De la maison des morts, l’atroce beauté de la réclusion

Un opéra pour chanter l'actroce douleur de la réclusion. © H. SEGERS/LA MONNAIE

A La Monnaie, Krzysztof Warlikowski met en scène l’univers concentrationnaire de De la maison des morts, de Leos Janacek. Cinématographique et poignant.
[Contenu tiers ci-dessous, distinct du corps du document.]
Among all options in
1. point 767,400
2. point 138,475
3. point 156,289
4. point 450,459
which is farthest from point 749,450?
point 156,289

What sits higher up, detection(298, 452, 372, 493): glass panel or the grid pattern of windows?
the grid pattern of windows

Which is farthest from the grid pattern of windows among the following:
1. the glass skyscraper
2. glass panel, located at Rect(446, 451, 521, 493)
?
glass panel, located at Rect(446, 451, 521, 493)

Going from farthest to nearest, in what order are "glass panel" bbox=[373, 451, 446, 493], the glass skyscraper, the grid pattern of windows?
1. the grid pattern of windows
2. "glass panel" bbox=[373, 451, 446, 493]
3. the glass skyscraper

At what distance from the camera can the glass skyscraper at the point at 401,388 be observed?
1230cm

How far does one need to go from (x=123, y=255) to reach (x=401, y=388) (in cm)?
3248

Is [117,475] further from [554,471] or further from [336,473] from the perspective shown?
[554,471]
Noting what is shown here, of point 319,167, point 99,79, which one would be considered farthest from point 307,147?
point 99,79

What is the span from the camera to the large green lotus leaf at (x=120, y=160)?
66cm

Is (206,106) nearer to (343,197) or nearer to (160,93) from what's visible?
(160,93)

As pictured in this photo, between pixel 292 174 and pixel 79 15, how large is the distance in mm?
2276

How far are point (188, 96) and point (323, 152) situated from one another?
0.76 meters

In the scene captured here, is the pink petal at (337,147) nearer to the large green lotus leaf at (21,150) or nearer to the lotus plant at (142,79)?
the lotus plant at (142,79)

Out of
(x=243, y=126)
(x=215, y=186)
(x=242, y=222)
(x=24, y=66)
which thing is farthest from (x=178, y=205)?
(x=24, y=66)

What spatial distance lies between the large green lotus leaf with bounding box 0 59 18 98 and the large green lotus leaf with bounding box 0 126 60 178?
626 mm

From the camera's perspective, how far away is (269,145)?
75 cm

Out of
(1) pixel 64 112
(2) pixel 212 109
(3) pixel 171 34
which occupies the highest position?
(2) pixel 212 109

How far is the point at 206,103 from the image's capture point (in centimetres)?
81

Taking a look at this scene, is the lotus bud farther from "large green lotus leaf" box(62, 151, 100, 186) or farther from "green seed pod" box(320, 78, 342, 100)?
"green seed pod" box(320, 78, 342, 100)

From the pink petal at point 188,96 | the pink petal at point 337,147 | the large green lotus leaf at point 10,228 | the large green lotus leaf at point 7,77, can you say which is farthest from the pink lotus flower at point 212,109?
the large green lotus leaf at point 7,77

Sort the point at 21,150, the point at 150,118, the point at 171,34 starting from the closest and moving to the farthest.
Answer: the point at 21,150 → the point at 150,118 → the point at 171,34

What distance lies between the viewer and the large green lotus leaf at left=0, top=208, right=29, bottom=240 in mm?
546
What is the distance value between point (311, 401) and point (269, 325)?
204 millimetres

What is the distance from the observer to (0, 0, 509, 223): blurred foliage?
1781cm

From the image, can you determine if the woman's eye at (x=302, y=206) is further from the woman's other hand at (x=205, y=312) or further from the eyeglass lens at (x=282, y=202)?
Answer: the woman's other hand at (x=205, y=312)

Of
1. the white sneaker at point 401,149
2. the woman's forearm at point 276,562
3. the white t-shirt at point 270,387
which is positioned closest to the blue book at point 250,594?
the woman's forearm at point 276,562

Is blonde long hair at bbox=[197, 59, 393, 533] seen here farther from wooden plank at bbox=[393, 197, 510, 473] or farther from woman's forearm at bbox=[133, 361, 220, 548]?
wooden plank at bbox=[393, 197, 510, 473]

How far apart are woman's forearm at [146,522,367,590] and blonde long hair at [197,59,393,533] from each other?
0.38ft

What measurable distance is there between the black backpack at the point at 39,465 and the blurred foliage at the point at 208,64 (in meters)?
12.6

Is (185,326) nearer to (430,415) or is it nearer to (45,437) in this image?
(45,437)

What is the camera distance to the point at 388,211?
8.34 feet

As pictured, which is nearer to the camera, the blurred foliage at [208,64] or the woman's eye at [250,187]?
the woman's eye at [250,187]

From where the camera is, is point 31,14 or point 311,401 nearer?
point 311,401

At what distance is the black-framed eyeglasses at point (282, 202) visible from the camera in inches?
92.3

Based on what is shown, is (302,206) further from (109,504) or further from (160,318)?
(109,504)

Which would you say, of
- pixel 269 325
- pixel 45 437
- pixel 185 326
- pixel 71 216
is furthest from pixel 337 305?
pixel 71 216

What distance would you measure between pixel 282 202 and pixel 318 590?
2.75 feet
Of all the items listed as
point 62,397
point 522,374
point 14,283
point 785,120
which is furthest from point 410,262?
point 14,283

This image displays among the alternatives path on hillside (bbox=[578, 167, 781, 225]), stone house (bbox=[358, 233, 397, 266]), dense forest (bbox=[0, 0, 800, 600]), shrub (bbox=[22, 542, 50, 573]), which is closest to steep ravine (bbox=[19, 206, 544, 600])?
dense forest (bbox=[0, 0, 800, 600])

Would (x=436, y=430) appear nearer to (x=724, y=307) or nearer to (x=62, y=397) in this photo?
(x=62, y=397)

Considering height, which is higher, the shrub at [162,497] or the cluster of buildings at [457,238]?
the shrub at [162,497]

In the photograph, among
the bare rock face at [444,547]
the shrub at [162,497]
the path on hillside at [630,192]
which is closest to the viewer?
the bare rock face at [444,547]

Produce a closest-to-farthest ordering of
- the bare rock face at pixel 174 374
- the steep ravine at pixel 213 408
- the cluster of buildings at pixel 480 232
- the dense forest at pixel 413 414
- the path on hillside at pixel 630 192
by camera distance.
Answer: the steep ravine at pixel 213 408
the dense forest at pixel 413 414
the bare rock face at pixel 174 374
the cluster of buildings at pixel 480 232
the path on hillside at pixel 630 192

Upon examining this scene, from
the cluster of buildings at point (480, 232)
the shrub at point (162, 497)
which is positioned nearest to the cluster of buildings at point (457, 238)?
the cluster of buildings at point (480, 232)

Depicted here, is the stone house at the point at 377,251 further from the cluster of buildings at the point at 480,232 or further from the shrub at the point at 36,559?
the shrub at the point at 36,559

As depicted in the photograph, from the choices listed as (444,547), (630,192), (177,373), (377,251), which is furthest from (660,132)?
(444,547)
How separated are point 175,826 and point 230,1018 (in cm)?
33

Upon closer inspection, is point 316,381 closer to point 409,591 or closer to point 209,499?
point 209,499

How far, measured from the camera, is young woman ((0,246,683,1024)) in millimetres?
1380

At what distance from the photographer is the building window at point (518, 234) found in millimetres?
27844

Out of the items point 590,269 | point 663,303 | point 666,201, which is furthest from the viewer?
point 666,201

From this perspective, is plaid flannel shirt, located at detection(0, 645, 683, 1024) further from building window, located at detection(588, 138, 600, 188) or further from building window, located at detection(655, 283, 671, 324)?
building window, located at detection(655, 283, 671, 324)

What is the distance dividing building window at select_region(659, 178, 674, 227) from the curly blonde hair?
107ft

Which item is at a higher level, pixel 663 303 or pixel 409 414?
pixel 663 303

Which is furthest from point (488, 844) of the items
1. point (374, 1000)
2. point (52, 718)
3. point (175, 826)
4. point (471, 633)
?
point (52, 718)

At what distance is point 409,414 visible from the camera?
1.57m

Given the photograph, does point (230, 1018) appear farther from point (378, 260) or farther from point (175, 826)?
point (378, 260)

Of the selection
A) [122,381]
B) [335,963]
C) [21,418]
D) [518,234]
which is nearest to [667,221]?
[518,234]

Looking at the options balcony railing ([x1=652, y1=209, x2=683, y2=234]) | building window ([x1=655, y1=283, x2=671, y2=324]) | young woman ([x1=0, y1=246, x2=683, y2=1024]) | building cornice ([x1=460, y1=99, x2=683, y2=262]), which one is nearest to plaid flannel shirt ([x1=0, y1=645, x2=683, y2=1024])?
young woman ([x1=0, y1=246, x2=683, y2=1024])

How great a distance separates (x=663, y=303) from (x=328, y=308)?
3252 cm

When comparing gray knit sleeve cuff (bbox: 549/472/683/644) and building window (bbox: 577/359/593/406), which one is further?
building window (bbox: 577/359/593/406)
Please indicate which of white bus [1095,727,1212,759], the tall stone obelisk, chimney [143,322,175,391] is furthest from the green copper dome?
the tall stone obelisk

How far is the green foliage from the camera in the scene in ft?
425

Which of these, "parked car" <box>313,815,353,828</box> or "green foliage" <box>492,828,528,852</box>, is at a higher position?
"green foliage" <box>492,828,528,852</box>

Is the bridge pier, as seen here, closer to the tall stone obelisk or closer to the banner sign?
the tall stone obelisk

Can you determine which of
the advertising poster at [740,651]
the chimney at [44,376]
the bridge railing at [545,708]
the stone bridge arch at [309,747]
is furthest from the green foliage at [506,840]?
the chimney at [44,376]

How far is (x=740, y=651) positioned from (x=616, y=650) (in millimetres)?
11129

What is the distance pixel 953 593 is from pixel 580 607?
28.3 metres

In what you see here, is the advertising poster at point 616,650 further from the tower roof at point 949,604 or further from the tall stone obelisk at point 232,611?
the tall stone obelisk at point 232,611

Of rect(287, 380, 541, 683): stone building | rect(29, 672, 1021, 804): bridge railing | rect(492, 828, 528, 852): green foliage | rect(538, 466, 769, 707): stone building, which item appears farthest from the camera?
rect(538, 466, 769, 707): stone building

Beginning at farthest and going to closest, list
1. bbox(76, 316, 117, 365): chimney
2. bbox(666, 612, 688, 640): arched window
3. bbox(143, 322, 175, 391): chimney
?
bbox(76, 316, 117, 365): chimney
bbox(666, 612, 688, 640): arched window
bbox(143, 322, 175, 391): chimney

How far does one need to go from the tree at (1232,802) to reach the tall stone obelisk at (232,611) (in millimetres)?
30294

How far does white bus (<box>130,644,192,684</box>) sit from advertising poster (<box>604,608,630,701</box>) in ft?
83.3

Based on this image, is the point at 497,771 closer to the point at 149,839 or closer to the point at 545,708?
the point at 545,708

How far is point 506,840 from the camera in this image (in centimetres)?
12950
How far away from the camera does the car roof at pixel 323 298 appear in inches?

Avec sa palette bizarre de percussions funestes (scie, enclume, hache, fouet, pioche, pelle et chaînes), avec sa rudesse, la dernière oeuvre de Janacek – que le compositeur morave laissera d’ailleurs inachevée, en 1928 -, compte parmi les opéras les plus poignants qui soient. Par son message profondément fraternel, qui veut croire qu’au fond des pires brutes brille toujours une étincelle humaine. Par sa forme, aussi, qui se contente de dépeindre la routine d’un bagne, à travers une mosaïque d’anecdotes et de récits de vie: inspiré des Souvenirs de la maison des morts, le roman semi-autobiographique de Dostoïevski (où l’écrivain russe relatait, en 1862, sa propre expérience de prisonnier politique dans un goulag sibérien), De la maison des morts n’a pas de fil conducteur. Pas de héros principal, non plus. Seulement des solistes masculins (18!) qui sortent çà et là de la masse chorale des détenus, pour dire, en des moments d’insaisissable beauté, l’atroce douleur de la réclusion.

Souffrir à perpétuité

Sans jamais réduire la musique dure, puissante et frénétique de Janacek à une « bande-son » (habilement déroulée par le chef allemand Michael Boder), cette juxtaposition quasi cinématographique d’histoires donne forcément la primauté à la scène. Après ses Médée, Macbeth, Lulu et Don Giovanni très applaudis, Krzysztof Warlikowski, leading light du théâtre européen, ne pouvait manquer d’empoigner cette pièce courte (une heure quarante, sans pause) pour dénoncer l’universalité de l’oppression pénitentiaire. Tout y est, des gros durs tatoués aux matons matraqueurs, des embrouilles aux solides passages à tabac, des frustrations sexuelles aux coups de couteaux perdus, des préaux où l’on déambule sans joie aux cellules glauques, que des télés saturent de clips, eux aussi tournant en boucle. Humiliation, violence, peur et solitude suintent de ces espaces clos, mais… un cran en dessous de la réalité. Warlikowski aurait été bien inspiré d’aller faire un petit tour à Saint-Gilles ou Forest: les mauvais garçons n’y sont pas tous des armoires à glace – les gardiens non plus, d’ailleurs. Et les vrais uniformes et draps de lits rapiécés, les chaises roulantes déglinguées, les murs salis d’excréments n’ont rien en commun avec ceux que présente le metteur en scène polonais, qui n’y va pourtant pas avec le dos de la cuillère. Manquent l’effroyable ennui, la crasse inouïe, les psychoses latentes et même la faim, et la désespérance, bien sûr, crève-coeurs quotidiens des quelque 10.000 prisonniers belges.

Soyons indulgent, cependant. Si les images vidéo insérées d’un Michel Foucault aux propos amphigouriques critiquant le système carcéral paraissent quelque peu datées, celles extraites du documentaire afro-américain Gangster Backstage (2013) touchent, elles, à l’authentique. Du jeune Noir enfermé derrière les barreaux pour un crime inconnu à qui l’on demande comment il imagine sa propre mort, il suffit de méditer la réponse glaçante ( » Terrifiante « ) pour aimer follement Janacek et louer encore, et encore, son infinie mansuétude.

De la maison des morts, de Leos Janacek: à La Monnaie, à Bruxelles, jusqu’au 17 novembre. www.lamonnaie.be.